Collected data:
##############################

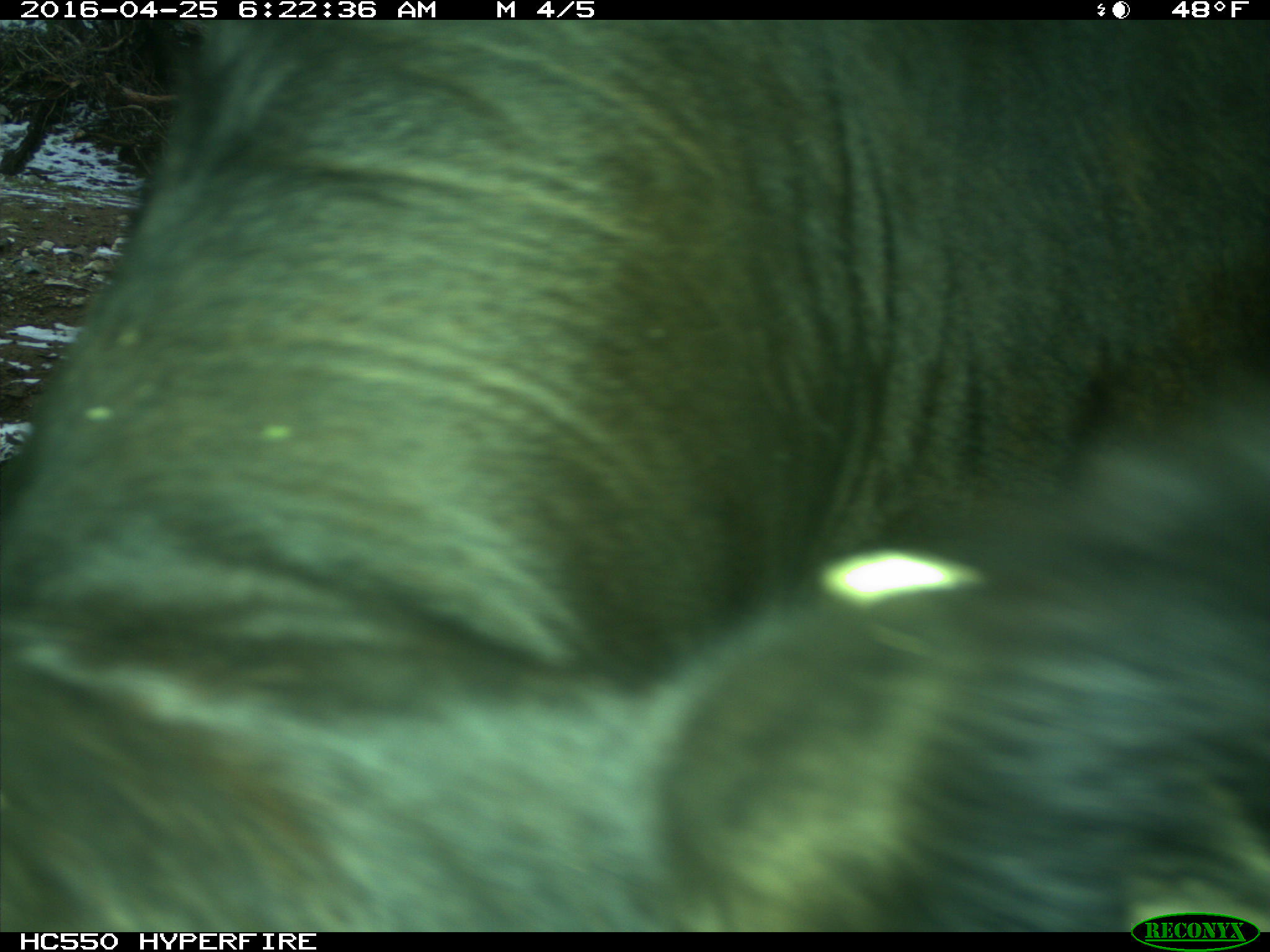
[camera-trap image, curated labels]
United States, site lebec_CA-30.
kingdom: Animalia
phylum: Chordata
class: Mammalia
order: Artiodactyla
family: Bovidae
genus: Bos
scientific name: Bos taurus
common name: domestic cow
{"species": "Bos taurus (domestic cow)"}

##############################

### Task to complete
Give again, word for word, every line from the one holding "family: Bovidae" to the end of the data.

### Solved problem
family: Bovidae
genus: Bos
scientific name: Bos taurus
common name: domestic cow
{"species": "Bos taurus (domestic cow)"}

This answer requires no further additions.